A fun way to kill time while waiting for PR.

My conversations:


Jabberwacky: Where were you when John F Kennedy was shot?
User: Where I was supposed to be.
Jabberwacky: Where do you want to be?
User: Right here.
Jabberwacky: How's the weather there?
User: Like usual.
Jabberwacky: Everyone spaces out on occasion.
User: Even you?
Jabberwacky: As long as there is time, there is always an end. So yes, one day, the chances are that I will.
User: That's true.
Jabberwacky: What is the longest word you know?
User: Iconoclasmicismnest.
Jabberwacky: Do you have a nickname?
User: Of course I do.
Jabberwacky: What is it?
User: 'You' People are always talking to me and saying 'Hey, you'
Jabberwacky: I don't remember saying that... But I might have.
User: It's possible. You know, a lot of people that are old suffer from memory loss.
Jabberwacky: Are they right?
User: They have been proven right time and time again by a great many people, so I guess the answer to that question is yes.
Jabberwacky: Right on!
User: Right on what?
Jabberwacky: Right on.
User: Right........
Jabberwacky: What do you do for fun?
User: This is pretty fun.....
Jabberwacky: What is the answer to life the universe and everything?
User: Do you know?
Jabberwacky: I have failed at finding the answer many times.

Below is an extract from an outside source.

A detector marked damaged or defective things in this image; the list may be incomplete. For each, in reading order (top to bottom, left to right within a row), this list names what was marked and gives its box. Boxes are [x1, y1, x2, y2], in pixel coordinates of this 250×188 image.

User: Well, the reason is because life, the universe, and everything isn't a question, so, naturally, it doesn't have an answer.
Jabberwacky: Nonsense!
User: It's true, whether you can accept it or not.
Jabberwacky: That's intense.
User: Not really. It's just life, isn't it? You're sitting in the middle of life right now, is it intense for you?
Jabberwacky: No I'm sitting on a chair.
User: That's life.
Jabberwacky: The way we know it?
User: The way you know it, at least.
Jabberwacky: Well, that's your fault, isn't it?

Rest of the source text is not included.